Her "other" (critical) role is as a wife, mother of a 13-month-old, and caregiver to a 71-year-old mother with Alzheimer's.
She bravely shares her experience to educate and inspire other working women and men with caretaking responsibilities.
When was your mother diagnosed with Alzheimers? What did you learn about it?
"My mother was diagnosed with early-onset Alzheimer's in 2022. With my grandmother being in memory care since 2010 this did not come as too much of a surprise for me. However, it came much earlier than I expected. My grandmother is currently 92, on hospice in a memory care facility in Florida. My uncle has been caring for her for many years.
Early onset Alzheimers can hit for numerous reasons, and my mother’s came from years of alcohol abuse and head trauma from falls, including ones that lead to mini-strokes. Unfortunately, the strokes and Alzheimers were not discovered until 2022 as I needed first to get her sober long enough to have bloodwork, scans, and numerous doctor appointments scheduled.
With her becoming sober we were also able to discuss electing a Power of Attorney to be able to make decisions for her as she continued her decline."
What was the impact on your work and life?
"After my father passed away in 2018, I finally talked my mother into moving to Arizona from Nebraska in 2020. The first step was to get her sober, which was a challenge entirely itself and can be saved for another time.
Not only was I concerned with her overall health, but I also realized that she had dug herself into severe debt. Of course, this became a huge mental drain. It took time away from my work and personal life. I was also in the middle of planning my wedding. I was suddenly faced with both an emotional and financial burden.
My fiancé, now husband, was supportive but definitely resentful. It was hard for him to see the 'why' as to how I continued to clean up mess after mess. Unfortunately, he didn’t get to meet the version of my mother, who was kind, loving, smart, and hilarious.
I just had to keep reminding myself that she’s my mom, but we had a hard conversation with my mother, including the decision that I was going to do everything I could financially for her until we were married and had to transition into putting ourselves first."
What did you learn from the experience?
"I learned that I should have contacted services much earlier. You can work directly with the Alzheimer's Association and the Agency on Aging for resources.
They assign you with a case worker who can assist with meal deliveries, home cleaning, companionship, taxes, and other types of government assistance."
What advice would you have for other women facing similar challenges?
"ASK FOR HELP and BE HONEST. I let both the Alzheimer's Association and the Agency on Aging know that I had SO much information but no idea where to even start. My case workers helped write up a step-by-step plan at my own pace, so it didn’t all feel overwhelming.
Find out NOW what insurance, if any, your parents have for long-term care and what their wishes are. It is not your responsibility to take care of them unless you WANT to.
Talk to your significant other EARLY, if yours or their parents health decline would you allow them to live with you? Have the tough conversations before you don’t have time to think it over.
Anything else you'd like to add?
"In Arizona, a Power of Attorney form only covers financial controls matters. You need a completely separate Medical Power of Attorney, so make sure you have both.
DO NOT skip out on events or things that bring you joy to be a caregiver. You cannot fill from an empty cup and the person you are caring for would not want you to lose out on your happiness. You’ll feel more alone & resentful for the person you are becoming and who you are caring for in the process."
Many of us have responsibilities for our careers and work teams, along with children, partners, aging parents, and pets.
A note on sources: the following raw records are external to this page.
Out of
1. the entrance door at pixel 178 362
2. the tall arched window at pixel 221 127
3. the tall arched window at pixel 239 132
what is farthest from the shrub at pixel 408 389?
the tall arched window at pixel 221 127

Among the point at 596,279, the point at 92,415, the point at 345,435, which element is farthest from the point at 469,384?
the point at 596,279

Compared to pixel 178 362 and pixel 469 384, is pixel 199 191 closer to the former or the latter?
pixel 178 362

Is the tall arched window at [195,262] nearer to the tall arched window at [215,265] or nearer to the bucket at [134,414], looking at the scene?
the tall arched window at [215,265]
This series can help you realize you are not alone! We commend Ashley for her honesty, resilience, and guidance to others!
Have a story about your own caregiving challenges? Please reach out!
WOW...that is a lot. Congratulations on your journey...your mother is so fortunate to have you. Thank you for sharing these personal experiences...truly inspirational.
Thank you for sharing such a personal story, Ashley!
Thank you for sharing such a candid story! Women need to know that they're not alone in dealing with family issues!